All told, the number of international visitors arriving in Asia-Pacific destinations plunged by 6.6 million in the first five months of 2003. They have now surged ahead by 15.3 million - for a total of 88.0 million - in roughly the first five months of 2004.

But travel executives say the recovery has been uneven in places. The huge discounts that were available during SARS have vanished.

Some Hong Kong restaurants that were mostly empty a year ago now have people waiting outside to get in. Crowds are spilling into the streets outside Singapore tourist spots including the waterfront bar and restaurant districts of Boat Quay and Clarke Quay.

"Last year, there was a lot of sitting on my bike.

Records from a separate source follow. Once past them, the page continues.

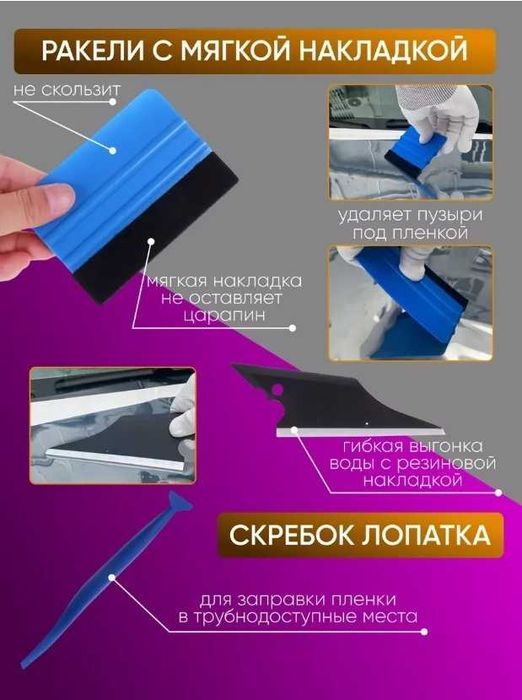 Набор для монтажа пленки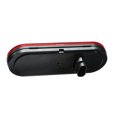thumbnail image 2 of Grote Industries Backup Light 54722 Universal Rear Mount; Single; Red Blub; Black Oval Housing; LED; Grommet/Bracket Mount; With Integrated Back Light, 2 of 7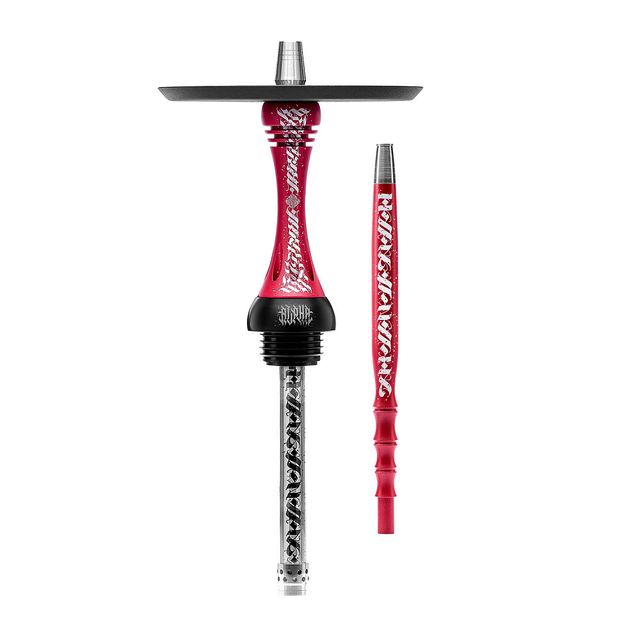 Кальян Alpha Hookah Model X Artist Collection - Red Matte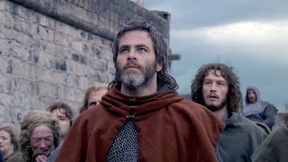 Chris Pine in a scene from Netflix’ Outlaw King, which is slated to open the 43rd annual Toronto International Film Festival. (Netflix)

It doesn't take too long these days to get a customer," said Tony Goh, 50, who pedals tourists around in a three-wheeled Singapore "trishaw" taxi.

Hotels in China that saw occupancy fall last year are now filling up again and getting better rates from their clients.

"Our business has recovered to its level before SARS, if not even higher," said Weddy Xu, marketing manager at Pudong Grand Hyatt Shanghai.

The Hong Kong Tourism Board says more than 10 million people had visited during the first six months of the year, a 68.3 percent increase over the first half of 2003 as the territory enjoys a powerful boost from new rules in China that allows more mainlanders to travel here.

At Vietnam's leading tour operator, SaigonTourist, business has recovered with an 85 percent increase during the first seven months of 2004 when compared with 2003. That almost brought the company back to its levels from 2002, said planning and marketing executive Nguyen Ngoc Thien.

"It's a very promising figure, given the country was hit by bird flu earlier this year," Thien said. "We hope to see an even stronger increase in the second half of this year."